> **Written problem**
Rewrite the stretch of material from the line containing "How far is snow" through the end of the material as a Markdown table with the columns Row and Line, numbering each line and skipping blank ones. Leave the pictures out of the table.

(Image-based spatial reasoning data)
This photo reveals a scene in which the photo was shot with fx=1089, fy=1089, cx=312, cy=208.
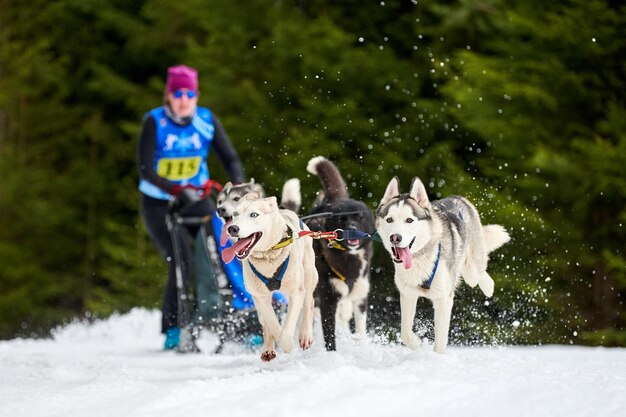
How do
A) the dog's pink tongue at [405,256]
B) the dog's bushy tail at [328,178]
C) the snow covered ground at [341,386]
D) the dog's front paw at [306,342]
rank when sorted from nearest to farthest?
1. the snow covered ground at [341,386]
2. the dog's pink tongue at [405,256]
3. the dog's front paw at [306,342]
4. the dog's bushy tail at [328,178]

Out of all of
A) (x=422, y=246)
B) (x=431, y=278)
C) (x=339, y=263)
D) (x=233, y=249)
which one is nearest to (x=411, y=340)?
(x=431, y=278)

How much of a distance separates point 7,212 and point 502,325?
12564 mm

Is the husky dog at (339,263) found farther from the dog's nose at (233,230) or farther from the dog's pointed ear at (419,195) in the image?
the dog's nose at (233,230)

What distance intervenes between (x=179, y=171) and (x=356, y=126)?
509 centimetres

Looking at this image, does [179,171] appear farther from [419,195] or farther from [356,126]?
[356,126]

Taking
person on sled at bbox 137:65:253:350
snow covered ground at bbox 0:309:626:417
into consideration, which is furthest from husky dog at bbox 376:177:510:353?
person on sled at bbox 137:65:253:350

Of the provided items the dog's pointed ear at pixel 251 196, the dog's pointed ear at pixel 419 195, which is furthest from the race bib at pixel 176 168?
the dog's pointed ear at pixel 419 195

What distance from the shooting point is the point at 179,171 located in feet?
25.1

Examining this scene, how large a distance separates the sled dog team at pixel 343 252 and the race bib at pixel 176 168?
2.02 meters

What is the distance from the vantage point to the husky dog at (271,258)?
472 cm

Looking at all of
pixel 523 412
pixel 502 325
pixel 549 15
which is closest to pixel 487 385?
pixel 523 412

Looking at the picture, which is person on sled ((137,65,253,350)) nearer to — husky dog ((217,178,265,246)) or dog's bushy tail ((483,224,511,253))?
husky dog ((217,178,265,246))

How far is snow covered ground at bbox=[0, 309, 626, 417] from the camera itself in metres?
3.88

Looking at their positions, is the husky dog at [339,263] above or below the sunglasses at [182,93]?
below
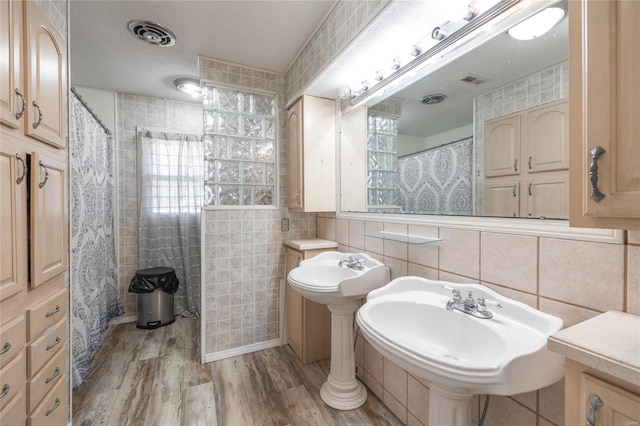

> **Task response**
| Row | Line |
|---|---|
| 1 | How far is snow covered ground at bbox=[0, 309, 626, 417] from the camera itself in metres? |
| 2 | 3.88 |
| 3 | Looking at their positions, is the husky dog at [339,263] above or below the sunglasses at [182,93]? |
| 4 | below |